Best of all, we have a beautiful boy with a beautiful voice and a good way about himself. In the warm September sun, we could not resist a trip down the Parkway to the beach, where Charlie (unlike last Sunday) swam and did headstands and splashed giddy-happy about in the ocean. The water felt as if it were 80 degrees. Charlie saw the beach house we had rented and the closed ferris wheel placidly and dug into French fries and shrimp and some tartar sauce with gusto before checking out a bayside playground. We watched the sun set, warm and orange, and drove home laughing as Charlie called out "Miss Greene red car! Jackie white car! Danioh! Gong Gong Po Po yesss. Miss Greene oo-ee, Jackie home house! Sara yes. Danioh----Kristy blue car!"

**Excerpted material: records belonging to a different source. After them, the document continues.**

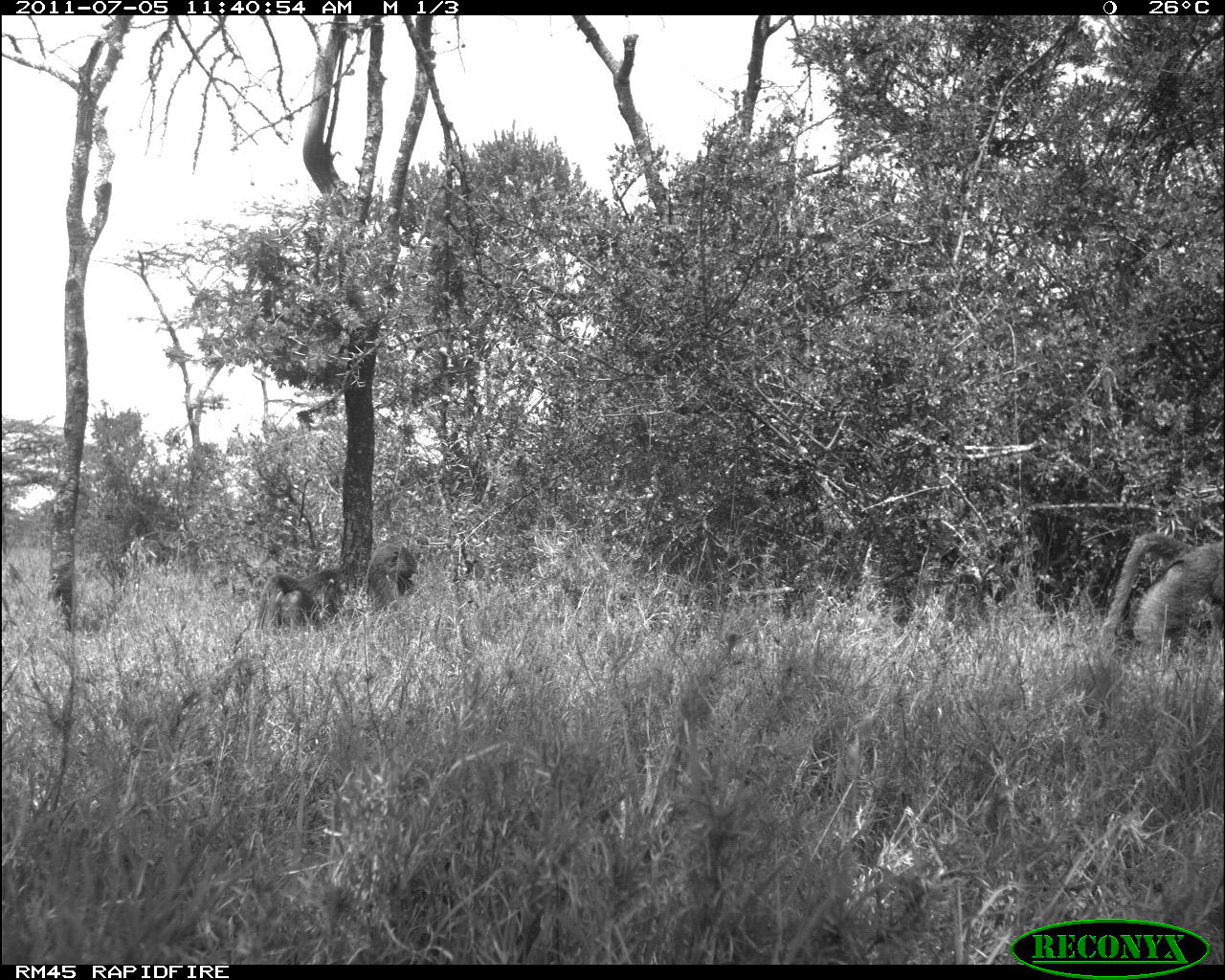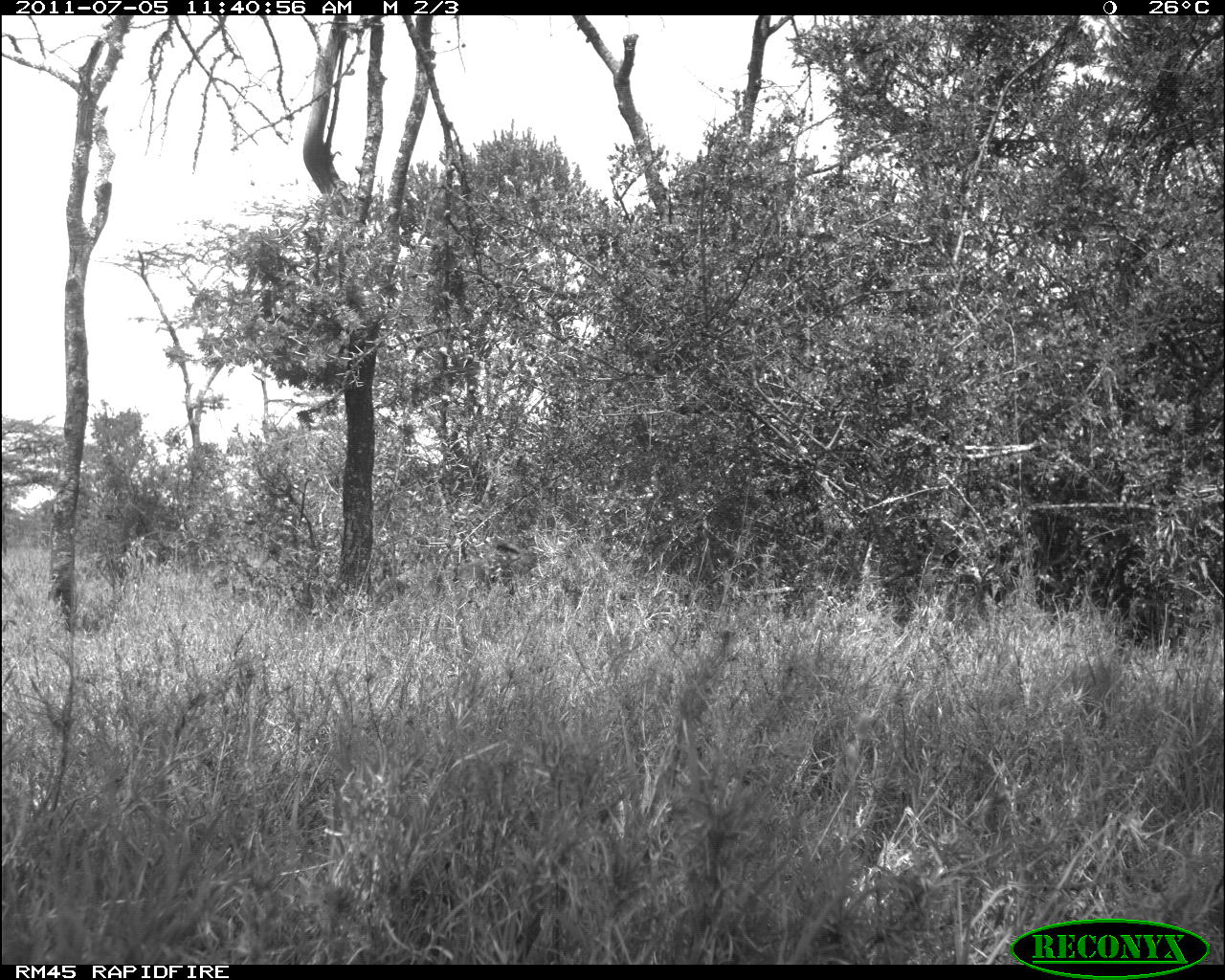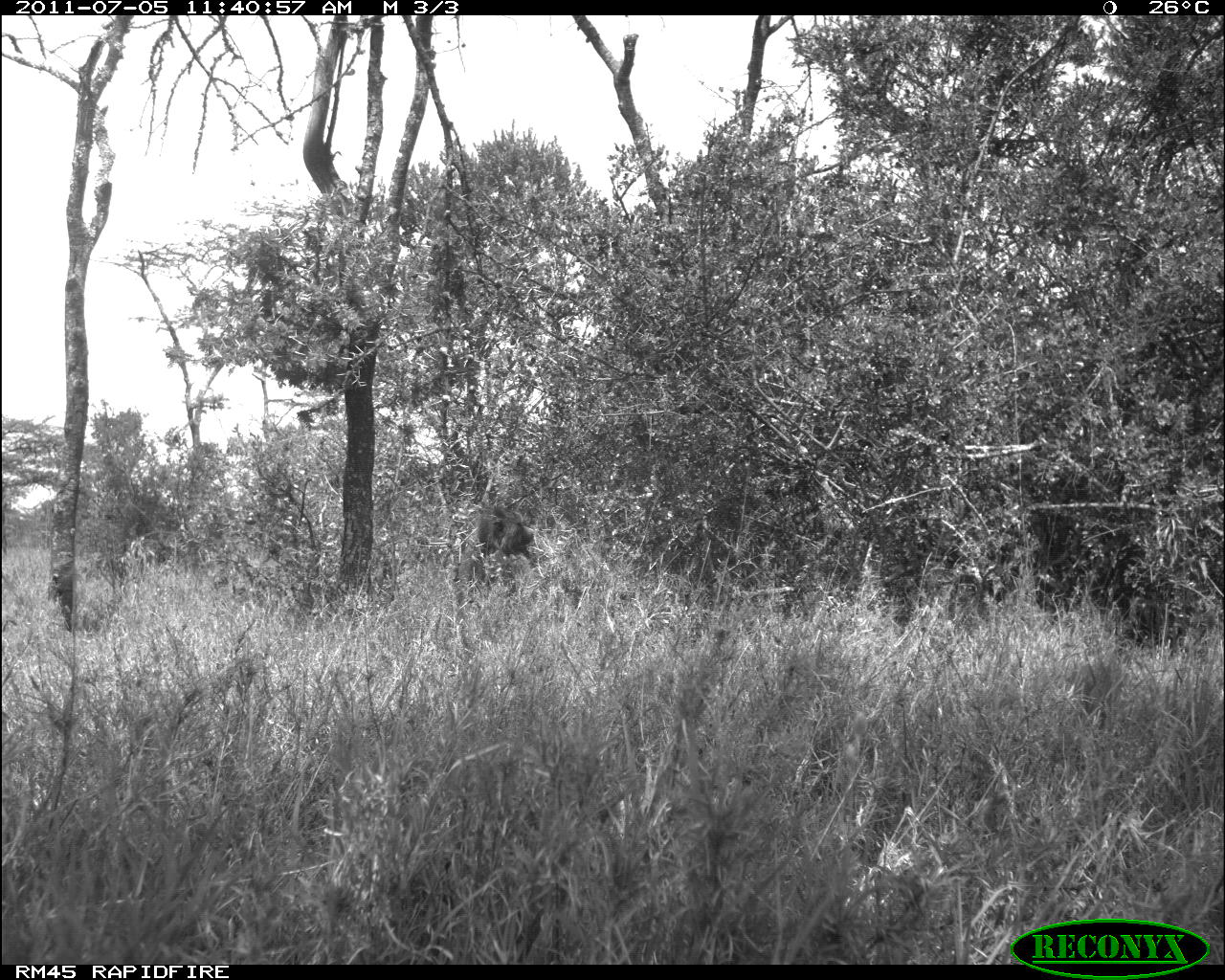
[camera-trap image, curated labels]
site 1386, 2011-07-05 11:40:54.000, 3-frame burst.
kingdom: Animalia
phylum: Chordata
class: Mammalia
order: Primates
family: Cercopithecidae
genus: Papio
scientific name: Papio anubis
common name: olive baboon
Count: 1.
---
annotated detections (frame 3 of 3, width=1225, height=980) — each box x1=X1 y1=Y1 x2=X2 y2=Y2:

Now and then when I say "his name is Charlie and he has autism," I am asked "is he your only child?".
"Yes," I say.
It was a few years ago that Jim and I finally, simply, said to each other, we will have "just Charlie." We had long been thinking that he would be our only child and talking about this made it true. Studies of twins suggest a genetic basis for autism; having one autistic child dramatically increases our likelihood for having another. And, on the one hand, I am already embracing another child on the spectrum; we know what to do and would do it even earlier than we were able to for Charlie. And another part of me stamps its foot and points out, how I would probably not be able to work (someone's got to be home if we have a home program); the time needed for a baby, period; the fact that, as he has gotten older, Charlie requires more and more time and attention, and I joy more and more to give it. Charlie's needs are such that we often think he would not be where he is without our dogged attention and all the time spent. It is true, if we had another child, and that child were typical, my mind would be a bit at rest thinking that there would be someone around for him when Jim and I are gone. But would that sibling have some bit of resentment, or at least ambivalence, Charlie while loving him, knowing that Charlie would always be there, always be needing to be taken care of? Seeing friends' typical children together with their autistic brother or sister can make me wonder "what if," but also reminds me simply of what a great boy Charlie is.
Through and by the grace of Charlie, we have met Sam, Danielle, Cindy, Tara, Miss Greene, Jackie, Stella, Patrice, Anne, Joann, Marian, Arielah, Kristy, Beth. We saw Stella and Versha get married. Charlie talks about "Zachary," Stella's baby. We cheered Danielle, Arielah, Shiri on when they graduated from college. We have met parents, boyfriends, fiancés, sisters, of therapists and gushed over their dedication to Charlie and children with autism.
Charlie will be and is our only child, and what friends, sisters, brothers, family we have gained and gathered to us, because of him, a boy named Charlie Fisher.